Philippe Schweizer setzt bis 2014 voll auf die Karte Sport.

ake

Es ist der Traum vieler Sporttalente und für Philippe Schweizer ging er in Erfüllung: Mit nur 18 Jahren kann er für mindestens zwei Jahre Profiluft schnuppern. Der junge Golfer aus Mellingen versucht in Zukunft komplett auf die Karte Sport zu setzen, was nur mit grosser finanzieller Unterstützung zu realisieren ist. «In Absprache mit meinen Eltern und meinem Trainer lebe ich bis im Herbst 2014 als Golfprofi. Dann werden wir zusammen anschauen, wie ich mich entwickelt habe und je nach dem gehe ich meinen Weg als Profi weiter oder wechsle an eine Universität», erklärt Philippe Schweizer. Der Mellinger hat in diesem Sommer die Maturität an der Minerva-Schule in Zürich abgeschlossen. Aber nicht nur schulisch, sondern auch sportlich hat sich in diesem Jahr einiges getan in Schweizers Leben.

Neu im Nationalkader

Einerseits wurde der erst 18-Jährige als jüngstes Mitglied ins Nationalteam der Amateure aufgenommen. Eine grosse Überraschung war dies für den selbstbewussten Golfer jedoch nicht: «Für mich verändert sich nicht viel. Nach wie vor muss ich mich für die internationalen Turniere qualifizieren.» Andererseits arbeitet Schweizer seit dem Frühling dieses Jahres mit einem neuen Trainer zusammen. Dieser eröffnet ihm die Möglichkeit, mindestens einmal monatlich bei perfekten Bedingungen in Düsseldorf zu trainieren.
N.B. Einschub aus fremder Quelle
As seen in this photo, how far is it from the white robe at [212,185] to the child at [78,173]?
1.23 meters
Dies ist für Schweizer auch wichtig. «Die Greens in der Schweiz weisen bei weitem nicht die gleiche Qualität auf wie jene im Ausland», bemängelt der Golfer.

Drei Monate in Florida

Doch seine Reisen führen den ehemaligen Eishockeyspieler nicht nur nach Deutschland, sondern vermehrt auch in die USA. Von Ende November bis Mitte Februar weilt Schweizer zusammen mit seiner Familie in Florida, um dort an drei internationalen Turnieren teilzunehmen. Diese Reisen und die Turniere sind nur dank grosser finanzieller Unterstützung der Eltern machbar. «Eine Golfsaison von Philippe kostet etwa 60000 Franken», bestätigt Andrea Schweizer, die Mutter von Philippe. Hier inbegriffen sind die Kosten für einen Mentaltrainer. Auswärtige Sponsoren sind im Golfsport nicht erlaubt. Dass Golf ein überdurchschnittlich teurer Sport ist, verneint die Familie Schweizer jedoch vehement. Auch eine Eishockey-Karriere hätte ähnlich viel gekostet, sind sie überzeugt. Klar ist jedoch, dass nur wer finanzielle Unterstützung im Rücken weiss, überhaupt voll auf die Karte Golf setzen kann.